I have though a lot about that over the years, and in some ways I agree with you. However, it leaned much more towards a very heavily Star Wars themed sandbox than it did a theme park. There was so little questing content in it that the areas that actually had questing were individually called theme parks, such as Jabba's theme park, and the Rebel or Imperial theme parks. That type of content only made up a very small percentage of what people were actually doing in the game.
I did always enjoy the chapter content they would add, but those were always like special limited content that were considered nice treats. I would still love to see some theme park content in a sandbox, but I don't want it to make up most of the game play. I think having some themed "rules" to the game like SWG did is also a great idea so that you don't end up with the Xsyon problems with few too many gameplay elements.
Believe it or not, SWG was almost completely player-driven, even after the NGE, though they did add a bunch of quest content over time with the NGE. It still had gaping holes in it for the purpose of leveling, and there was no end game. Even with all the hacks they did for the NGE, it still never was really a full theme park. All SOE ended up doing was pissing off their loyal player base in the end.
A sure sign that you are in an old, dying paradigm/mindset, is when you are scared of new ideas and new technology. Don't feel bad. The world is moving on without you, and you are welcome to yell "Get Off My Lawn!" all you want while it happens. You cannot, however, stop an idea whose time has come.
I want a living game world.
A virtual world is fine, and there's a few options out there to get that really.
What I'd like is a compeditive, gritty, fun, and engaging game to enjoy with others.
a yo ho ho
Originally posted by nariusseldon Originally posted by Kenze Originally posted by apocoluster Disagree. Give me games. The real world is plenty enough Sandboxy for me. I play games to get away from it.
Fun is subjective, big guy. What entertains you might not entertain the next guy. Crazy concept, I know. Who's to say a virtual world has to mimic our own? "You can do those things in real life!" Oh, is that so? So an immersive, Sci-Fi setting is possible in the real world? Where do you live? That's like saying sports game shouldn't exist because you can play them in real life, or simulation games shouldn't exist.
A true sandbox game has two main types of players:
Creators, who spend most of their playtime creating content, and
Leechers, who spend most of their time consuming said content,
with the majority of players being leechers and the minority being creators.

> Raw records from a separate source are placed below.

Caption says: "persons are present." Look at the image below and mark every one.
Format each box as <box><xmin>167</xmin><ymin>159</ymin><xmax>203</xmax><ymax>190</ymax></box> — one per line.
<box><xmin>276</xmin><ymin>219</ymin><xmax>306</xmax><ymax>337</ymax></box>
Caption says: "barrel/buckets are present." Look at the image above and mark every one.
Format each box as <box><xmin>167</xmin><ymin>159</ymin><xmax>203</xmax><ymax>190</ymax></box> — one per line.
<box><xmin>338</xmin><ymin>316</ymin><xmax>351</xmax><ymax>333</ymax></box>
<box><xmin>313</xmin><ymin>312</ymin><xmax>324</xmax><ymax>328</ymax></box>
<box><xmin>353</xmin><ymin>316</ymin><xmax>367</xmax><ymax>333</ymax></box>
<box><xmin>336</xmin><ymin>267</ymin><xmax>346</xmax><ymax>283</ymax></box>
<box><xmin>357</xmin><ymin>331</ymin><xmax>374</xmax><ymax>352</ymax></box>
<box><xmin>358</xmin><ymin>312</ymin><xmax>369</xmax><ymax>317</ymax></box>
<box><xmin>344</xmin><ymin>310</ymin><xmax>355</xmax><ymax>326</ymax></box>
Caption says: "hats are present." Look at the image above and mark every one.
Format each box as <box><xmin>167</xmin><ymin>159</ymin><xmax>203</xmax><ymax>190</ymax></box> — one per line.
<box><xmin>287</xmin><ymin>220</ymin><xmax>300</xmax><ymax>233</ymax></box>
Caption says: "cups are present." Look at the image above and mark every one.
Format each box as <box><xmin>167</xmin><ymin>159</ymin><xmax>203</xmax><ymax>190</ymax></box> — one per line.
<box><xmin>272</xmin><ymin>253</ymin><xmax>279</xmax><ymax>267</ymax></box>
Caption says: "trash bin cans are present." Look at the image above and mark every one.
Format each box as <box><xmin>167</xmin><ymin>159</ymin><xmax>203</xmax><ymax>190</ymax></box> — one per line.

In order for a sandbox game to be good, you need enough creators to match the consumption rate of the leechers to ensure that there's always something fresh to do.
'Creators' generally don't receive much credit for their work, which serves as a lack of motivation. Second Life (and others similar) provide an interesting way to reward creators - by allowing them to simply charge real money for copies of their work.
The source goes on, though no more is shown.